Try it: The response should contain only those lines of the entries below that include the string "species".

[Collected data entries]
┌──

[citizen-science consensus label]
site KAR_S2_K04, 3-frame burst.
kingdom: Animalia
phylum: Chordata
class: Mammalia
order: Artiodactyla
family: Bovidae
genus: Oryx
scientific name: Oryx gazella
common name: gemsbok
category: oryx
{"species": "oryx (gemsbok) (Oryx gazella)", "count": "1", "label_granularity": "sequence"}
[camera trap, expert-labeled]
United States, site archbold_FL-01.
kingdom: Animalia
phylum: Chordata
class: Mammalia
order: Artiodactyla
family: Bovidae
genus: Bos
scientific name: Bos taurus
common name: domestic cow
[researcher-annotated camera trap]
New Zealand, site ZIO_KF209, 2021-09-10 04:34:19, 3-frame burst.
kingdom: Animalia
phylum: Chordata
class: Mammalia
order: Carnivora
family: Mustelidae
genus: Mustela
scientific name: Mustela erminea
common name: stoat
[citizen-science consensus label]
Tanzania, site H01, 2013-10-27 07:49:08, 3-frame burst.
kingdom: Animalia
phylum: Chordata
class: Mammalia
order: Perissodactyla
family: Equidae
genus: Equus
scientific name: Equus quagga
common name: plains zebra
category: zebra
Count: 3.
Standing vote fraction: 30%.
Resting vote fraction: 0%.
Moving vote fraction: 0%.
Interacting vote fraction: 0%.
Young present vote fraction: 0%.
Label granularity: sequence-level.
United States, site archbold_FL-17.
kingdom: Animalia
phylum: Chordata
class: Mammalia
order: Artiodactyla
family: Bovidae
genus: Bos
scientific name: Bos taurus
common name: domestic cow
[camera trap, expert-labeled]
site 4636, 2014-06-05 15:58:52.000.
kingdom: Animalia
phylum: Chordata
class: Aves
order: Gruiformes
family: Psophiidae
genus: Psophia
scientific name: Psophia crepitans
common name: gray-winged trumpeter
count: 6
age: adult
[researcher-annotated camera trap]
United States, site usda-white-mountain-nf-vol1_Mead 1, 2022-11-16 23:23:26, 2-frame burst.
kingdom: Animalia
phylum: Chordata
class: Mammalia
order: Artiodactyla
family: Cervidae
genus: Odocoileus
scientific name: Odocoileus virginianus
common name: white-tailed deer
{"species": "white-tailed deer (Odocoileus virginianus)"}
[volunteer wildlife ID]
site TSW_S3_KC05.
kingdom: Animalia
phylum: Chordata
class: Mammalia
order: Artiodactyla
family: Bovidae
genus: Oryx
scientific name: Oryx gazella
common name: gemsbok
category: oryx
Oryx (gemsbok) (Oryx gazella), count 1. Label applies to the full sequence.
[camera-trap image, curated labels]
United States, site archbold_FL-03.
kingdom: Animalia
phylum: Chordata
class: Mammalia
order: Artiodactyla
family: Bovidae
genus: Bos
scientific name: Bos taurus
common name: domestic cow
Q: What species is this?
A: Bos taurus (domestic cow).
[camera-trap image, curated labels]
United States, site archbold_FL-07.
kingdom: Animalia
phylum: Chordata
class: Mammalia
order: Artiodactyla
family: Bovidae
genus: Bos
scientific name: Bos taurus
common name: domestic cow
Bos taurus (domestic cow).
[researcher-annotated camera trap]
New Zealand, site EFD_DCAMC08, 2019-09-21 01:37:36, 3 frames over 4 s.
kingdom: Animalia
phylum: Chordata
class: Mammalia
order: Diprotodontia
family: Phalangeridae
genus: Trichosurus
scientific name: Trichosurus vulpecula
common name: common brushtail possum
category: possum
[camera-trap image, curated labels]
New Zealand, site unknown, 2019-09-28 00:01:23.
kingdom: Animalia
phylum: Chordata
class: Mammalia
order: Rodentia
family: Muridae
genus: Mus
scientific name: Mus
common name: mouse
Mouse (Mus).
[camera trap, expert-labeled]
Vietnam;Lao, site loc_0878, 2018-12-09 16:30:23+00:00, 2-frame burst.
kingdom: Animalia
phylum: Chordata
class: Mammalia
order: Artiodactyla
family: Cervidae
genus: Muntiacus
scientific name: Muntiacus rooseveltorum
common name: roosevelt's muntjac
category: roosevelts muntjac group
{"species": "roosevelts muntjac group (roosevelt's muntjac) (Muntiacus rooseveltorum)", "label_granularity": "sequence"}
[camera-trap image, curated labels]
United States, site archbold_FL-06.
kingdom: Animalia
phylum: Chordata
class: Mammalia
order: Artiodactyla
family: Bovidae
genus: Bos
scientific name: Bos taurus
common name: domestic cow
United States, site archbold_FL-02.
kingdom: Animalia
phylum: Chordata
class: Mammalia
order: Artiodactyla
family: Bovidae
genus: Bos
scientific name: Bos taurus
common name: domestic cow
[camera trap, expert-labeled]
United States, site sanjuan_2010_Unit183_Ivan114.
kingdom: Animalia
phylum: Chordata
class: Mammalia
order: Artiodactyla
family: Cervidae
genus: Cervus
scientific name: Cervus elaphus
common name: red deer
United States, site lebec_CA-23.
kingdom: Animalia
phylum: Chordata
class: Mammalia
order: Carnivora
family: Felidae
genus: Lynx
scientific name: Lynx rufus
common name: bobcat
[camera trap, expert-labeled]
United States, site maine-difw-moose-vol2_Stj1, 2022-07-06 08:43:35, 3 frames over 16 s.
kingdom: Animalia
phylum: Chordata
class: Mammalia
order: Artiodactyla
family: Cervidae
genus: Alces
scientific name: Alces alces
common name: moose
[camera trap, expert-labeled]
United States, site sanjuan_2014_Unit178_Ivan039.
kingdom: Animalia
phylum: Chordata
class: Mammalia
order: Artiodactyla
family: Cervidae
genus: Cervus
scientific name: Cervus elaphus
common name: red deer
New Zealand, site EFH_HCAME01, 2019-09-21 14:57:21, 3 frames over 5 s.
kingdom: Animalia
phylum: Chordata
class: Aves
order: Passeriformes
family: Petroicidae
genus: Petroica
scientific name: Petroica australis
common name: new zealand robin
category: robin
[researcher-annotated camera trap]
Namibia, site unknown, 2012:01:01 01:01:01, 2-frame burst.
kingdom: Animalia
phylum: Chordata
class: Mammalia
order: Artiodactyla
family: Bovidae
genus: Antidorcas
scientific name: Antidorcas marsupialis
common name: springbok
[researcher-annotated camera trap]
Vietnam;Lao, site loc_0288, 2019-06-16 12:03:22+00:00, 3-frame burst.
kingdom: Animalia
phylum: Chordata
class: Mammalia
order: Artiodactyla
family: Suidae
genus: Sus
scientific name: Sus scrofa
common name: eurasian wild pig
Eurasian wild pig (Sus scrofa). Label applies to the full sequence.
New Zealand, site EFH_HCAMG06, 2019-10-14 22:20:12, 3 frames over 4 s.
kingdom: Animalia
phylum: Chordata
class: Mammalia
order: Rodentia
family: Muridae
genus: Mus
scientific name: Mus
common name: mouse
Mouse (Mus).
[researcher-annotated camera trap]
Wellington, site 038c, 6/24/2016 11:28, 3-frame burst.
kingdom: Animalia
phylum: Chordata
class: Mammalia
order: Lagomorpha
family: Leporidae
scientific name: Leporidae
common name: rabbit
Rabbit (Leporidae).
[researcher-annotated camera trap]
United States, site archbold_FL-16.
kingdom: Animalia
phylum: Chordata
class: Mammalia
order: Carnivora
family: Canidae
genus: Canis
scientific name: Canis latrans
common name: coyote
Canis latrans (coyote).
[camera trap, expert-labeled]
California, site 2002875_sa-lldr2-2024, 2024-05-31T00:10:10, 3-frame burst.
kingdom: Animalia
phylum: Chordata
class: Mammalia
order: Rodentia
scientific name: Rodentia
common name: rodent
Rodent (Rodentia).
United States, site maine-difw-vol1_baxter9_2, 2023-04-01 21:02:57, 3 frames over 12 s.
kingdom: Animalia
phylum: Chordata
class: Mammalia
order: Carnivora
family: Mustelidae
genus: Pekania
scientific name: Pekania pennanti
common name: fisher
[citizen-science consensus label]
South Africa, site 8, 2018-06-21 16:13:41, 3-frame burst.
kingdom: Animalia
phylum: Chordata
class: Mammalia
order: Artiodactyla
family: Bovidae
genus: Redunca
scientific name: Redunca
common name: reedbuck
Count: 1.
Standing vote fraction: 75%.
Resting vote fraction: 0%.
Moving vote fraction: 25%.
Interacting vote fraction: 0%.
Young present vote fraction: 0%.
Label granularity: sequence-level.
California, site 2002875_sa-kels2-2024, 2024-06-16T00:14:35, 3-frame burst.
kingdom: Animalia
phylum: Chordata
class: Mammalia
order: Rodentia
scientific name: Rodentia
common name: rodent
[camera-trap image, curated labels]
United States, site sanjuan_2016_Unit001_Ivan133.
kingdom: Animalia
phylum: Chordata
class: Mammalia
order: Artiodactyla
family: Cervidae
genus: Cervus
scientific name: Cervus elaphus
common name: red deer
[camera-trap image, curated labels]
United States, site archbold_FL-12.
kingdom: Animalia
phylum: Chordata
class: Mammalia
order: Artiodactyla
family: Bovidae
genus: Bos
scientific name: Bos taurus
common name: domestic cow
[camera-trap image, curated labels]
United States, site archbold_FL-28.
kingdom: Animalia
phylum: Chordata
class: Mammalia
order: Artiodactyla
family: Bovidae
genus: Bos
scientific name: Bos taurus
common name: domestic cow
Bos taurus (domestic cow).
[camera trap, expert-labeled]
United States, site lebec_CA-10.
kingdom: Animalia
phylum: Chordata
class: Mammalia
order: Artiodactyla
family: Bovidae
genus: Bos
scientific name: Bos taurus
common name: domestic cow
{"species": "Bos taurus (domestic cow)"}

└──

Answer to the problem:
{"species": "oryx (gemsbok) (Oryx gazella)", "count": "1", "label_granularity": "sequence"}
{"species": "white-tailed deer (Odocoileus virginianus)"}
Q: What species is this?
{"species": "roosevelts muntjac group (roosevelt's muntjac) (Muntiacus rooseveltorum)", "label_granularity": "sequence"}
{"species": "Bos taurus (domestic cow)"}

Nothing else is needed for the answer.